Es 25 de mayo de 1973. En un clima de fervor y efervescencia, anuncian que el tedeum y el desfile por la asunción de Héctor José Cámpora debían suspenderse, debido a la cantidad de público. Afuera de la Casa Rosada hay un millón de personas. Adentro, uno de los últimos ministros en jurar es el de Cultura y Educación, Jorge Taiana. Será clave para entender lo que vendrá.
La reforma universitaria camporista estuvo liderada por la izquierda del peronismo. “Había un diagnóstico muy crítico de la universidad previa, a la que se calificaba de elitista, porque era para unos pocos, pero también de cientificista y al servicio del imperialismo. En contraposición, la nueva universidad se planteó en términos de ‘universidad del pueblo’ y ‘al servicio de la liberación nacional’”, plantea Sergio Friedemann, doctor en Ciencias Sociales.
Eso llamado “izquierda peronista” iba desde la Juventud Universitaria Peronista (JUP) y Montoneros hasta el Consejo Tecnológico del Movimiento Nacional Justicialista que dirigía Rolando García. En un principio tuvo apoyo de facciones comunistas y un sector del radicalismo. Bregaban por un proyecto de universidad a la que pudieran acceder todas las clases sociales y que resolviera problemas para salir de la dependencia. “Se rompieron convenios con fundaciones internacionales que financiaban investigaciones y la docencia pasó a ser incompatible con el desempeño en compañías multinacionales. Los contenidos y los métodos de enseñanza debían ser modificados, pero también los fines. La universidad estaba al servicio de una causa mayor que se proclamó de diversos modos: la liberación, la patria socialista”, acota Friedemann, autor del libro La Universidad Nacional y Popular de Buenos Aires.
§ §
Prosigue el texto sobre la reforma universitaria camporista a partir de su última oración. Los datos no guardan relación con el texto sobre la reforma universitaria camporista.

— MATERIAL PROPORCIONADO —
§ §
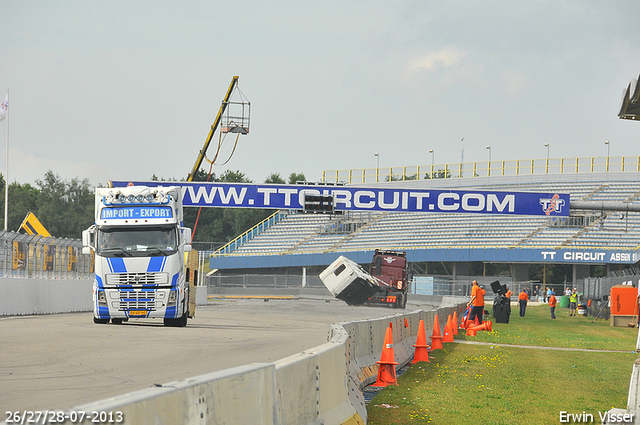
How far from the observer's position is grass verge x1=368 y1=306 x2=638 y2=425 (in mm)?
9398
§ §
— RESULTADO —
Solo en la UBA sobresalían nombres que se volvieron emblemas: Rodolfo Puiggrós, nombrado rector y destituido en octubre de 1973, el mismo día que apareció el “Documento Reservado” que llamaba a la guerra contra la infiltración marxista; Arturo Jauretche, en Eudeba; profesores como Rodolfo Ortega Peña, Eduardo Luis Duhalde, Horacio González y Alcira Argumedo; el poeta Paco Urondo como director de la carrera de Letras. Mariano Millán, profesor de la UBA e investigador del Conicet, rememora ese primer tiempo camporista: “Se cancelaron las sanciones a alumnos y alumnas y se consideraron a los centros y agrupaciones como actores legales y legítimos de la política universitaria. La universidad debía abrirse al pueblo, por ejemplo con la apertura de oferta académica compatible con los horarios de la clase trabajadora y una política de becas. Al mismo tiempo, debía cuestionarse la separación entre trabajo manual e intelectual, con la inclusión de prácticas laborales desde el comienzo, la adopción de formas pedagógicas menos teóricas y la complementación entre docencia y extensión”.
En Arquitectura, Filosofía y Letras, Exactas y Naturales estas ideas fueron bien recibidas. “En otras facultades, como Derecho o Económicas, los cambios fueron más resistidos por los profesores”, amplía Millán. “La reforma universitaria del 73 fue muy poco conocida e incluso invisibilizada. Porque no logró una institucionalidad duradera –asegura Friedemann–. Con el retorno a la democracia existió una especie de borrón y cuenta nueva. El pasado setentista quedó sumergido bajo la sombra de la violencia política, como si no existiera nada para recuperar. A nivel universitario, el gobierno de Alfonsín decidió volver a los estatutos previos al golpe del 66, en lugar de retomar aquellos aspectos más rescatables de la última ley universitaria democrática, aprobada en marzo de 1974 con un rol activo del radicalismo.”
Ciertas propuestas que en 1973 aparecían como disruptivas o revolucionarias “hoy son moneda corriente –añade Friedemann–. Mucho más en universidades de creación más reciente, como algunas del conurbano bonaerense, que explícitamente se ubican como continuación de aquella experiencia”.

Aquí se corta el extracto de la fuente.